Later, when they were walking up their driveway where the school bus left them off each afternoon, Garnet finally told her sister where she had gotten the lighter. She said it was in the far back corner of the walk-in closet they shared in the hallway between their bedrooms and she’d found it the night before when she was trying to find places for all of her boots and shoes. She added, “I didn’t know it was a picture of Dad’s plane at first. I really didn’t. I just knew it was making Mrs. Collier unhappy. And I guess I just wanted to try out the lighter.” Given what the picture was, however, and how the adults all presumed Garnet knew that the image was Flight 1611 plummeting into Lake Champlain, neither the principal nor Mrs. Collier felt a serious inclination to discipline her. They simply told her that the school didn’t allow students such things as lighters, and then the principal tried to call Dad at home and Mom at her office. Hallie pointed out to Garnet how she’d received absolutely no punishment at all, and her sister nodded. “You and I can probably do just about anything we want and get away with it,” Hallie added, and it was only after she had spoken that she realized she was stating the obvious. Garnet, it seemed, had known this for months.

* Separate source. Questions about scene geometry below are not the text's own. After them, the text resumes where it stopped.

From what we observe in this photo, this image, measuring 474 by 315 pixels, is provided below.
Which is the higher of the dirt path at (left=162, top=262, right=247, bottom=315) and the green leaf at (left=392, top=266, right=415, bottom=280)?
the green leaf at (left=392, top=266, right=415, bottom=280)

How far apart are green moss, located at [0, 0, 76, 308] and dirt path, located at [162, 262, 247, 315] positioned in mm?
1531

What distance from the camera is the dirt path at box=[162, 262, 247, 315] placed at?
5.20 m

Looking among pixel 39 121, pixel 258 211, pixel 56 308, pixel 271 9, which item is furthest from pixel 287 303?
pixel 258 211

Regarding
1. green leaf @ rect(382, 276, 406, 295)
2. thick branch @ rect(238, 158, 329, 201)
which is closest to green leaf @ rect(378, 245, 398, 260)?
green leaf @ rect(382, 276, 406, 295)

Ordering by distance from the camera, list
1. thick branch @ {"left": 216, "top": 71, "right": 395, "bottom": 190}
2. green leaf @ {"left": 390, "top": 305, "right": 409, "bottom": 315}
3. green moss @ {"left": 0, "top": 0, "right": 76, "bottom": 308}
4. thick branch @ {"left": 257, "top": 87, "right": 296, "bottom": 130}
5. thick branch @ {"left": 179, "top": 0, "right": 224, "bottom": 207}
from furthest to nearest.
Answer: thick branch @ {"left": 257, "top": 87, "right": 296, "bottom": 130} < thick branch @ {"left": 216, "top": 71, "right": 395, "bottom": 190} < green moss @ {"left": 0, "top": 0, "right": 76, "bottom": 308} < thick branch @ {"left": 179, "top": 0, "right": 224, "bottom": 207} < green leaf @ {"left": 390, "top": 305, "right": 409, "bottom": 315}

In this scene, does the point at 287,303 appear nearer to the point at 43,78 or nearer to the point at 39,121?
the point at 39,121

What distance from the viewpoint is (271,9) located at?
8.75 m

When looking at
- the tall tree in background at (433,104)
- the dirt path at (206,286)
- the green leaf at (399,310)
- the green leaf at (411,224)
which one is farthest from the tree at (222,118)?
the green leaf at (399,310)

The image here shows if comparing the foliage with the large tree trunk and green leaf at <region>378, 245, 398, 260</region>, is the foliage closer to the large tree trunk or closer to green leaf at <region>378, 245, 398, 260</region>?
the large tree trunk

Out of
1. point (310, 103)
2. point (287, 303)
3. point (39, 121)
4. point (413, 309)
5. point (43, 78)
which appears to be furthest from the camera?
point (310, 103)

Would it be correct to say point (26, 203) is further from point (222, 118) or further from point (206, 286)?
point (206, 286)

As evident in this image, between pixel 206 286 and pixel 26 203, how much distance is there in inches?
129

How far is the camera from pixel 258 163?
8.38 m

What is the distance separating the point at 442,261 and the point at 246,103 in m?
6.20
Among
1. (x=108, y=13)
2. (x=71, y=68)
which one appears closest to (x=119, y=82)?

Y ou stand tall as you swing the ax hard into the door made of barnboard, your pants and sneakers positively black with coal, your hands and forearms streaked with sweat and muck. You convince yourself that the knobs and lines on the wood really look nothing like a face. Nothing at all. When you pause for breath you recall a historian you once heard speaking on the radio about the testosterone it must have taken to clear great swaths of New England of trees in the seventeenth and eighteenth centuries. The forests that greeted the first Europeans were substantial, and the tools the men used to clear them were primitive. They swung axes for hours and hours a day.